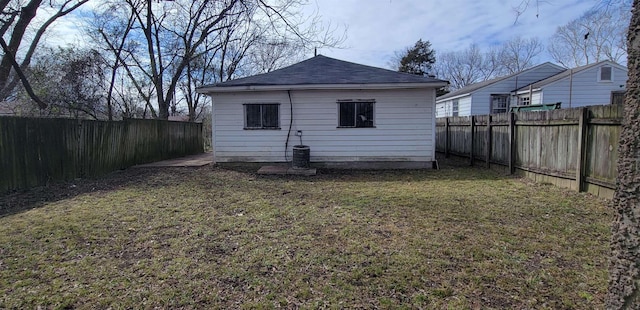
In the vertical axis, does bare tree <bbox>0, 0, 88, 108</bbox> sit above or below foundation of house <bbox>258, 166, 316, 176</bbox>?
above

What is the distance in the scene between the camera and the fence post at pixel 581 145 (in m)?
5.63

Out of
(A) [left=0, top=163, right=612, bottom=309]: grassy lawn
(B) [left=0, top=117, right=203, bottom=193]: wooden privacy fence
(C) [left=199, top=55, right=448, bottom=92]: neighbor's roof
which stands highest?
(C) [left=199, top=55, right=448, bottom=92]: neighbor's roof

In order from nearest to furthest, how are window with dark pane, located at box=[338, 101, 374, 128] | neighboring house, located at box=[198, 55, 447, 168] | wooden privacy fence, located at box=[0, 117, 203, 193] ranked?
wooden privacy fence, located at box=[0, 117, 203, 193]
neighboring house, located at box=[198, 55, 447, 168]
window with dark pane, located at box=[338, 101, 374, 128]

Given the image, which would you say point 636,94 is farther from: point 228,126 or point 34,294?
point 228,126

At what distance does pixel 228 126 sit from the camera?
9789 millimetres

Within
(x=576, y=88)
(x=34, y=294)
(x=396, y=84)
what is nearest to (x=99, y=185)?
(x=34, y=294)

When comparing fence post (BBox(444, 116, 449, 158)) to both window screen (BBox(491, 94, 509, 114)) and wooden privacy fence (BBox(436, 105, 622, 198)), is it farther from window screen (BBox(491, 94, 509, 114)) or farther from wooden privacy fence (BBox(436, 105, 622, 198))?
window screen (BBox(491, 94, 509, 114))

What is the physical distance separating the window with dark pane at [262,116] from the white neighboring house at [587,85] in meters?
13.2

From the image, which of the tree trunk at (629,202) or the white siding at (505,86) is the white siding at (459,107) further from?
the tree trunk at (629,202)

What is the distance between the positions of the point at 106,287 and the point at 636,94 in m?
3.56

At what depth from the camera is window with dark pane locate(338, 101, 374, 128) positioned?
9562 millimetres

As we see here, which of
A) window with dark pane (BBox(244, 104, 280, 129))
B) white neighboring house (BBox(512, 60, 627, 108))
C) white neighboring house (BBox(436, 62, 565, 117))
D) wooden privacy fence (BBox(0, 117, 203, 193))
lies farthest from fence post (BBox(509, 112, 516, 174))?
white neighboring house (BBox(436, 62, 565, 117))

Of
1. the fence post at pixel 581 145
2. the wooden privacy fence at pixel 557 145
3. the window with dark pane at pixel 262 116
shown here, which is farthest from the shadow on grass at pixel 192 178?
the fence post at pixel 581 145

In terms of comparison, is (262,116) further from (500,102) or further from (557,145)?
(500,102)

——————————

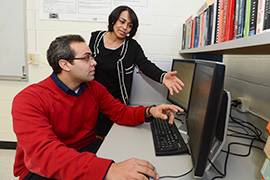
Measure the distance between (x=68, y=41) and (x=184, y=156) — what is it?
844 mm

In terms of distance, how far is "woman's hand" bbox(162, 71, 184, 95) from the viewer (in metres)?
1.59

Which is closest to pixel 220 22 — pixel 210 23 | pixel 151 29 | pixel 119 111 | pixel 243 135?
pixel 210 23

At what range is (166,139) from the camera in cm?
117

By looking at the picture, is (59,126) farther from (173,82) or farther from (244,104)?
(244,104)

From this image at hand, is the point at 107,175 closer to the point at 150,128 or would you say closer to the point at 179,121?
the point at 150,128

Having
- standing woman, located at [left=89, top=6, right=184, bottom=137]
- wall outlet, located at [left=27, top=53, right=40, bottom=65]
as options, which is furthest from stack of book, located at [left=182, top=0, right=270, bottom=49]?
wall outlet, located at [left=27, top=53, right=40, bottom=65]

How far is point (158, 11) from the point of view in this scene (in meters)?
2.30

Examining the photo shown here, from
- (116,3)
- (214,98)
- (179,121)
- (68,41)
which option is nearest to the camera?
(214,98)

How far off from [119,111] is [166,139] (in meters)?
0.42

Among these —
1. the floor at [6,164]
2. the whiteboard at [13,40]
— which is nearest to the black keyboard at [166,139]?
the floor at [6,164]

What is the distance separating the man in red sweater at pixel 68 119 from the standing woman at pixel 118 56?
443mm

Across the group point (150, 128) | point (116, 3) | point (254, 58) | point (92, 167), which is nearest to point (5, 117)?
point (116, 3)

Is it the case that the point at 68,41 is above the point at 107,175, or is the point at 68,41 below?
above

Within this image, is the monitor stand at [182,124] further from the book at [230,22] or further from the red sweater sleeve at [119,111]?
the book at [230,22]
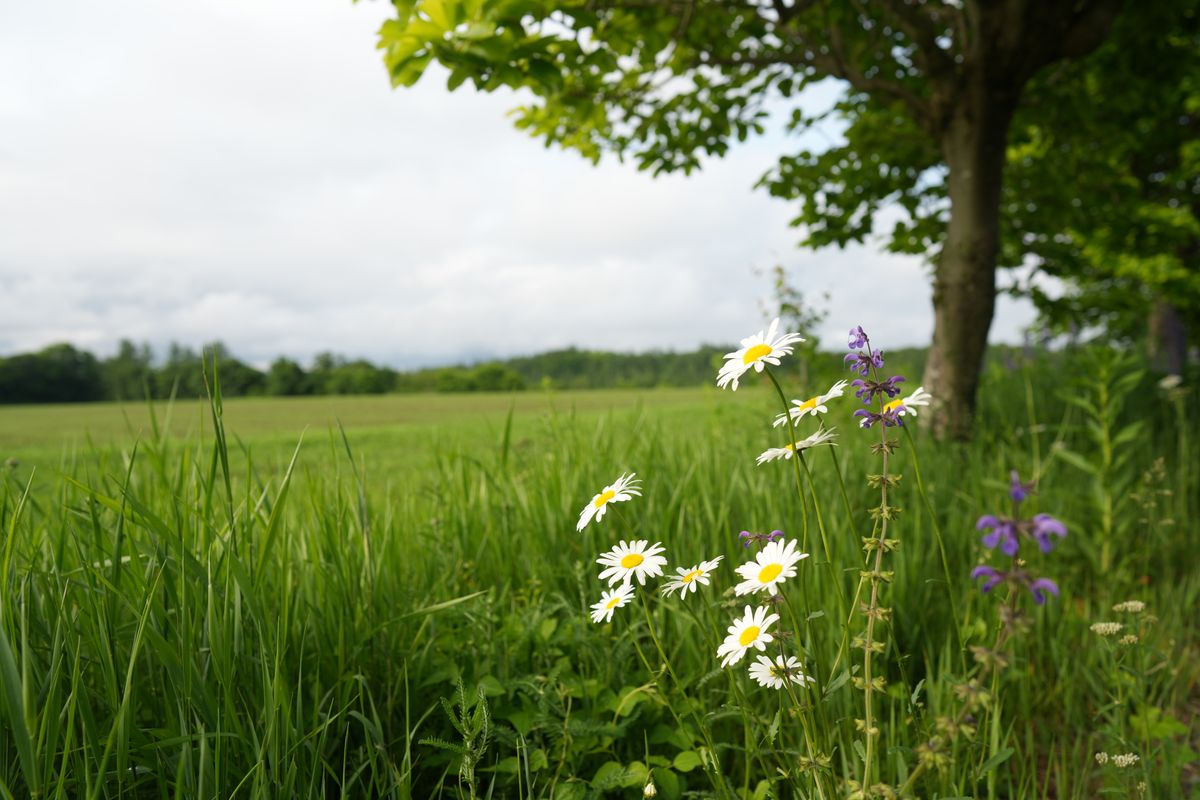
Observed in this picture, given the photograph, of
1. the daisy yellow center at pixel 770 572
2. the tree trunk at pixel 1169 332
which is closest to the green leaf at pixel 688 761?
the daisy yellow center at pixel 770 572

——————————

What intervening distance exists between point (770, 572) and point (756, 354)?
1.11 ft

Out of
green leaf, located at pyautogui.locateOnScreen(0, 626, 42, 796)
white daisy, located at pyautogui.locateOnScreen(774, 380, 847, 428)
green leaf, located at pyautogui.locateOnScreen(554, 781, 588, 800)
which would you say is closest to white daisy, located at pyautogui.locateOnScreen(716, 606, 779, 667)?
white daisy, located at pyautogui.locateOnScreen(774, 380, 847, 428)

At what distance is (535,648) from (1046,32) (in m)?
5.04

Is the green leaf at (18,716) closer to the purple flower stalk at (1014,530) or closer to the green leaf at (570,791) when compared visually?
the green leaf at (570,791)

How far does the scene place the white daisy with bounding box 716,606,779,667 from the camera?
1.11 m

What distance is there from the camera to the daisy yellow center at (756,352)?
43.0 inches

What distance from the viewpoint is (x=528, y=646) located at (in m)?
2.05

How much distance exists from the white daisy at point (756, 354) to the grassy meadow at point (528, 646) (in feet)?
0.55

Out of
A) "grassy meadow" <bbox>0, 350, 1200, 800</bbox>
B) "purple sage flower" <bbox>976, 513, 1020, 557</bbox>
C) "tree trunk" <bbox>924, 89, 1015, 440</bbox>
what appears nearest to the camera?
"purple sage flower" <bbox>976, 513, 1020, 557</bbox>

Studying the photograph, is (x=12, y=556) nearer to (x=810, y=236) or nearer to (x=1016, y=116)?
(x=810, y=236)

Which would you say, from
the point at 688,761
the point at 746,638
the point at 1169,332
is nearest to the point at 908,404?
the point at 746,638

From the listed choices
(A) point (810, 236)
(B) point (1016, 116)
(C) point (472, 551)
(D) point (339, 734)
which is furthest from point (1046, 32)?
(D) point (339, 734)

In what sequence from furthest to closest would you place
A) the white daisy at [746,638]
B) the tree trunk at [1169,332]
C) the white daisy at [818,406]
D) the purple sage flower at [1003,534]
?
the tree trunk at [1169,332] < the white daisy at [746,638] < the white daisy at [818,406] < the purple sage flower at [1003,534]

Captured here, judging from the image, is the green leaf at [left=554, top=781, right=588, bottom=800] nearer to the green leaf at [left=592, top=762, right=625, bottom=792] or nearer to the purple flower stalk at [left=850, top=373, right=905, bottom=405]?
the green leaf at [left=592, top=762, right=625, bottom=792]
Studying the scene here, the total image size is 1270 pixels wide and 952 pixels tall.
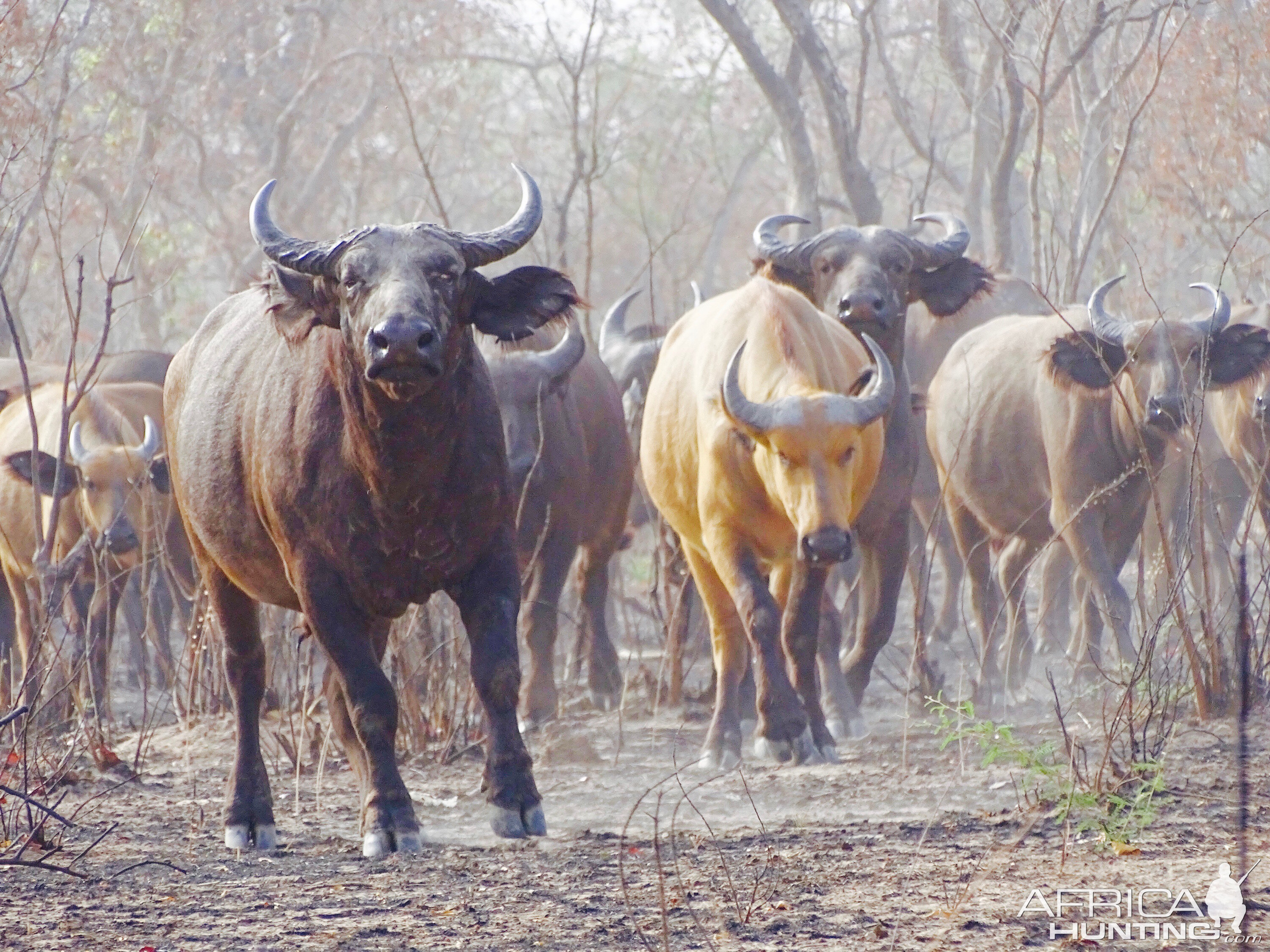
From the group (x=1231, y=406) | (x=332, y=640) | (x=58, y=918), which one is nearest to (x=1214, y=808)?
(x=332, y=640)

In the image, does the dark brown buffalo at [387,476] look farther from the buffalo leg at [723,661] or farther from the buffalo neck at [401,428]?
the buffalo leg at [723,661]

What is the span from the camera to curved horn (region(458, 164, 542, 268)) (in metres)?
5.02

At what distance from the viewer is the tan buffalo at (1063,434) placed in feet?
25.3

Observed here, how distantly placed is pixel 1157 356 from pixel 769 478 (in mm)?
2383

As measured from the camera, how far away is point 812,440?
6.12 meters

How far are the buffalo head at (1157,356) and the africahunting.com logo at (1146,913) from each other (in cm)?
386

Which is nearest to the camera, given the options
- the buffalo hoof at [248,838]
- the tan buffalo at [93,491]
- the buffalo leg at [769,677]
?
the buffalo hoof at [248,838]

——————————

» CONSIGNE DONNÉE:
Quelles lignes des enregistrements ci-dessus contiennent la chaîne « flower » ? Renvoie-les toutes, en tenant compte de la casse.

» RÉPONSE ATTENDUE:
Is the green leaf at (18,716) closer to the purple flower stalk at (1014,530) or closer to the green leaf at (570,791) when compared visually?
B) "purple sage flower" <bbox>976, 513, 1020, 557</bbox>
"purple sage flower" <bbox>976, 513, 1020, 557</bbox>
D) the purple sage flower at [1003,534]
the tree trunk at [1169,332] < the white daisy at [746,638] < the white daisy at [818,406] < the purple sage flower at [1003,534]
Captured here, judging from the image, is the green leaf at [left=554, top=781, right=588, bottom=800] nearer to the green leaf at [left=592, top=762, right=625, bottom=792] or nearer to the purple flower stalk at [left=850, top=373, right=905, bottom=405]?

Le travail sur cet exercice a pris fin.